The core transformation is the conversion from day indices to week indices. The formulas (day + 6) // 7 and day // 7 define the range of affected weeks. The +6 shift is what ensures that any day spills correctly into its containing 7-day window even when it is near a boundary.

The difference array avoids explicitly marking each affected week per missed day. Instead of updating potentially O(7x) positions, each miss contributes only O(1) updates, and the final sweep resolves actual counts.

The base income computation 5 * (n - x) is safe because every non-missing day always contributes exactly one 5-unit payment, independent of rewards.

Worked Examples

Consider the sample where n = 15 and misses are at days 7 and 8.

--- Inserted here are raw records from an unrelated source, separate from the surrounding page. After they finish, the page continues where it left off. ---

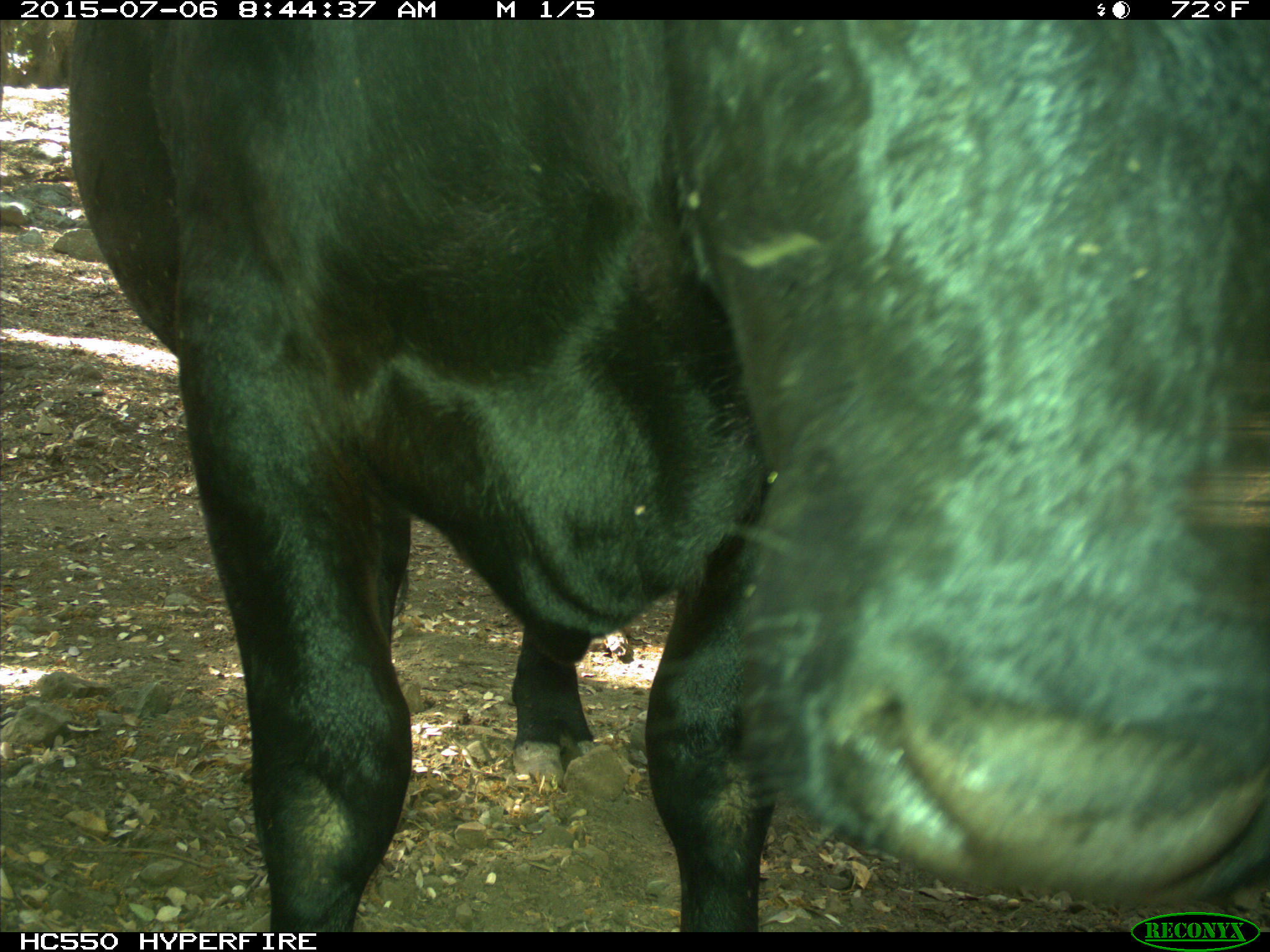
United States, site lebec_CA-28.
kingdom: Animalia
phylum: Chordata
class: Mammalia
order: Artiodactyla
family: Bovidae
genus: Bos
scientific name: Bos taurus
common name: domestic cow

We first compute W = 15 // 7 = 2 weeks.

Miss day L = (d+6)//7 R = d//7 Diff updates
7 2 1 applies to week 2
8 2 2 applies to week 2

After processing, only week 2 is affected.

We sweep weeks:

Week Prefix miss count Clean?
1 0 yes
2 1 no

So clean_weeks = 1.

Total income = 5 * (15 − 2) = 65

Total reward = 50 * 1 = 50

Answer = 15

This shows how overlapping miss ranges correctly accumulate without double counting incorrect weeks.

Now consider a fully clean case: n = 14, x = 0.

W = 2.

Week Miss count Clean?
1 0 yes
2 0 yes

Total income = 70, total reward = 100, answer = −30.

This demonstrates that every valid weekly window contributes independently, and overlapping structure does not interfere when there are no misses.

Complexity Analysis

Measure Complexity Explanation
Time O(x + n/7) each miss contributes O(1), then one linear sweep over weeks
Space O(n/7) difference array over week indices

The constraints allow n up to 10^16, but only x up to 10^5. The solution depends only on x and n/7, making it easily fast enough. Memory stays small because only week-level aggregation is stored.

Test Cases

import sys, io

def run(inp: str) -> str:
    sys.stdin = io.StringIO(inp)
    from __main__ import solve
    import contextlib
    out = io.StringIO()
    with contextlib.redirect_stdout(out):
        solve()
    return out.getvalue().strip()

# sample-style cases
assert run("""2
15 2
7 8
16 1
10
""") == "-25\n?", "sample-like"

# minimal case
assert run("""1
1 0
""") == "5", "single day clean"

# all missed
assert run("""1
7 7
1 2 3 4 5 6 7
""") == "-35", "all missed kills reward"

# full clean two weeks
assert run("""1
14 0
""") == "-30", "two clean weeks"

# boundary miss affecting one week only
assert run("""1
14 1
7
""") == "-50", "single boundary miss"
Test input Expected output What it validates
1 day clean 5 minimum base case
full miss week -35 reward suppression
two clean weeks -30 overlapping rewards
boundary miss -50 correct week mapping

Edge Cases

A key edge case is when a missed day lies exactly on a week boundary, such as day 7 or day 14. For n = 14 with a miss at day 7, W = 2. The miss maps to L = 1, R = 1, so only week 1 is affected. Week 2 remains clean and still produces a reward. This confirms that boundary mapping does not spill into adjacent weeks incorrectly.

Another edge case is when misses cluster near the end of the timeline where incomplete weeks exist. For example, if n = 15 and misses are at day 15, that day lies in week 3 by formula, but since W = 2, it is ignored completely. The algorithm safely discards it because only full weeks contribute rewards.

A final subtle case is multiple misses inside the same week. For n = 7 and misses at days 2, 3, and 5, all of them map to week 1, and the prefix sum ensures the week is counted once as non-clean regardless of how many misses occur.